[Collected data]
※ ※ ※
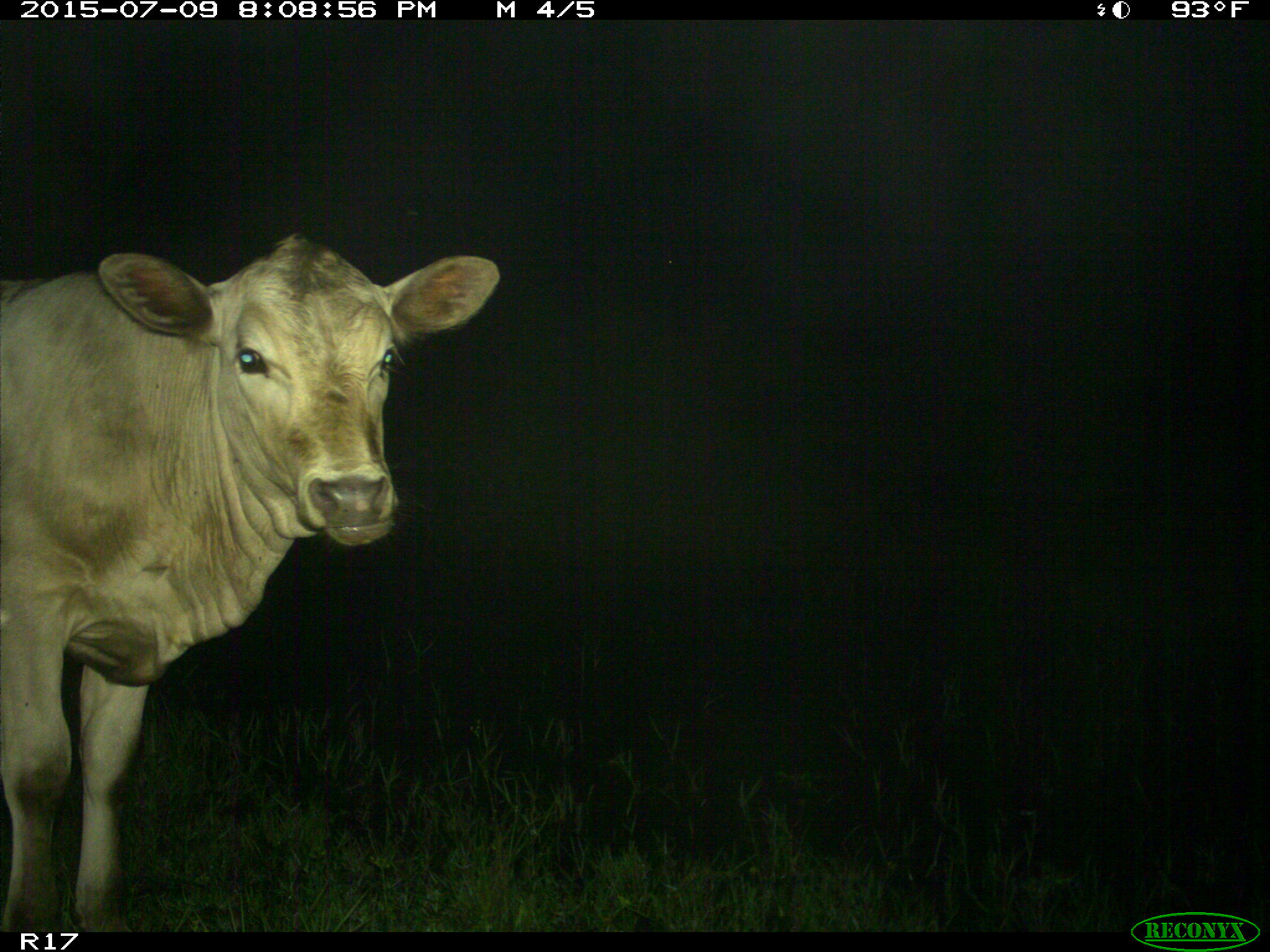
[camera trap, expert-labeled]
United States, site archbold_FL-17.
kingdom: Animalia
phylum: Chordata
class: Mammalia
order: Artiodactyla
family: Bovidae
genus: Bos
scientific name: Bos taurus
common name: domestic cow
※ ※ ※
## PROMPT:
Reproduce the complete set of records verbatim and omit the pictures.

## EXERCISE SOLUTION:
[camera trap, expert-labeled]
United States, site archbold_FL-17.
kingdom: Animalia
phylum: Chordata
class: Mammalia
order: Artiodactyla
family: Bovidae
genus: Bos
scientific name: Bos taurus
common name: domestic cow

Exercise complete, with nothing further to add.